Aderkomyces sikkimensis

Scientific classification
- Domain: Eukaryota
- Kingdom: Fungi
- Division: Ascomycota
- Class: Lecanoromycetes
- Order: Graphidales
- Family: Gomphillaceae
- Genus: Aderkomyces
- Species: A. sikkimensis
- Binomial name: Aderkomyces sikkimensis Pinokiyo, Kr.P.Singh & Lücking (2006)

= Aderkomyces sikkimensis =

- Authority: Pinokiyo, Kr.P.Singh & Lücking (2006)

Species of lichen

Aderkomyces sikkimensis is a species of foliicolous (leaf-dwelling) crustose lichen in the family Gomphillaceae. Found in India, it was formally described as a new species in 2006 by Athokpam Pinokiyo, Krishna Pal Singh, and Robert Lücking. The type specimen was collected by the first author from a subtropical forest near Damthang (Sikkim). It has also been recorded from the Darjeeling district of West Bengal. The specific epithet refers to the region of the type locality.

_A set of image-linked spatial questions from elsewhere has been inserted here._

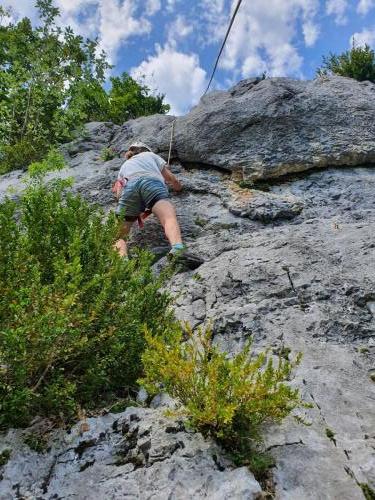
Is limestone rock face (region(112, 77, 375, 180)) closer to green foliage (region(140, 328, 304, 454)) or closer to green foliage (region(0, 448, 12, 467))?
green foliage (region(140, 328, 304, 454))

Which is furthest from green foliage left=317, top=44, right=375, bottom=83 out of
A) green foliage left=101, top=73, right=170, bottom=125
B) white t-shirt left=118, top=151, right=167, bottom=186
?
white t-shirt left=118, top=151, right=167, bottom=186

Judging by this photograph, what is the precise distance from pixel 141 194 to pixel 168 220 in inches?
27.1

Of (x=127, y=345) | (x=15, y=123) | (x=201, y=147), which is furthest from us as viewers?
(x=15, y=123)

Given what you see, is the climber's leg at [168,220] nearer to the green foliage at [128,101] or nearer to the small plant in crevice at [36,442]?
the small plant in crevice at [36,442]

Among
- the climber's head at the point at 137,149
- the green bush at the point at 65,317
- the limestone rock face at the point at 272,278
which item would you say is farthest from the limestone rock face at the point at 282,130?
the green bush at the point at 65,317

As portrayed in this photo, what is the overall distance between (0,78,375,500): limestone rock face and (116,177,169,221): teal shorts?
0.55 meters

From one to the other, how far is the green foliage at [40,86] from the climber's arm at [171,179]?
437 cm

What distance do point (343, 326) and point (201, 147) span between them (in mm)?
5486

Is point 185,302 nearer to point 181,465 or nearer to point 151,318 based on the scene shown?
point 151,318

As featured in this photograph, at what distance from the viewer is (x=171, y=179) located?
6.93 m

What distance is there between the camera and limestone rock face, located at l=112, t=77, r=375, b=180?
24.3ft

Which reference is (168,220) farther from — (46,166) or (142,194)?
(46,166)

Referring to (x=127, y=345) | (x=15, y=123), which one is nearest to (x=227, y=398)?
(x=127, y=345)

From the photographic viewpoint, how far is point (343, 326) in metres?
3.57
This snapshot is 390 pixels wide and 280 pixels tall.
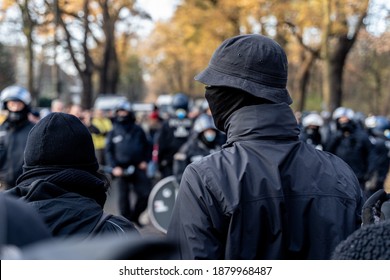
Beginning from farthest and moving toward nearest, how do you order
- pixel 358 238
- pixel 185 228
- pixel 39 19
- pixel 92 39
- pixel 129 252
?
1. pixel 92 39
2. pixel 39 19
3. pixel 185 228
4. pixel 358 238
5. pixel 129 252

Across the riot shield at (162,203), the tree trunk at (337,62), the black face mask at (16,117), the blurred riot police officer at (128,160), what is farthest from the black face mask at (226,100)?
the tree trunk at (337,62)

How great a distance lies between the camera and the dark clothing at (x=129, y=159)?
9.31 metres

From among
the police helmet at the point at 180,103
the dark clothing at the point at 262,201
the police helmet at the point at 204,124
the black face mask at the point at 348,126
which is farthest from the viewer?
the police helmet at the point at 180,103

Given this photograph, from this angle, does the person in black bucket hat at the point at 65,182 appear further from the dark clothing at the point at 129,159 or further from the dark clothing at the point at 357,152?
the dark clothing at the point at 357,152

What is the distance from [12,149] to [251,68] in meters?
4.57

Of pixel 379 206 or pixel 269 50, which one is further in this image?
pixel 269 50

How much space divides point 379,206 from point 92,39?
1323 inches

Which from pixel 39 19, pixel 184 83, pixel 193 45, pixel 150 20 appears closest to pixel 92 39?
pixel 150 20

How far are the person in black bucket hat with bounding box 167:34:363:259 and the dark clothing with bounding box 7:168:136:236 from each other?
339 mm

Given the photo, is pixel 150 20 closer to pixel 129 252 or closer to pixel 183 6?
pixel 183 6

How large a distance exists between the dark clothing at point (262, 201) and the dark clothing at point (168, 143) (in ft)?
28.9

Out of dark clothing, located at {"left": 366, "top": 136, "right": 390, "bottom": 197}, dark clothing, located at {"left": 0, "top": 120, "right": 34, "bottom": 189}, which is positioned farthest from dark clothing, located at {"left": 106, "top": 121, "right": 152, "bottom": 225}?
dark clothing, located at {"left": 366, "top": 136, "right": 390, "bottom": 197}

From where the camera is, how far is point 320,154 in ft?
7.61
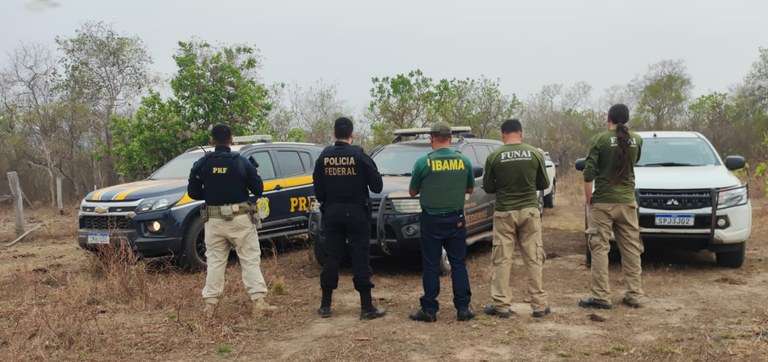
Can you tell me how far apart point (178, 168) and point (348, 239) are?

The lichen has a thin grey thallus that is continuous in its central area but dispersed in the peripheries; it measures 30–40 mm across. The photobiont partner is a species of Chlorococcaceae with greenish, rounded cells measuring 8–14 μm in diameter. The ascospores of Aderkomyces sikkimensis are muriform (divided into chambers), oblong to ellipsoid in shape, and measure 28–40 by 15–26 μm.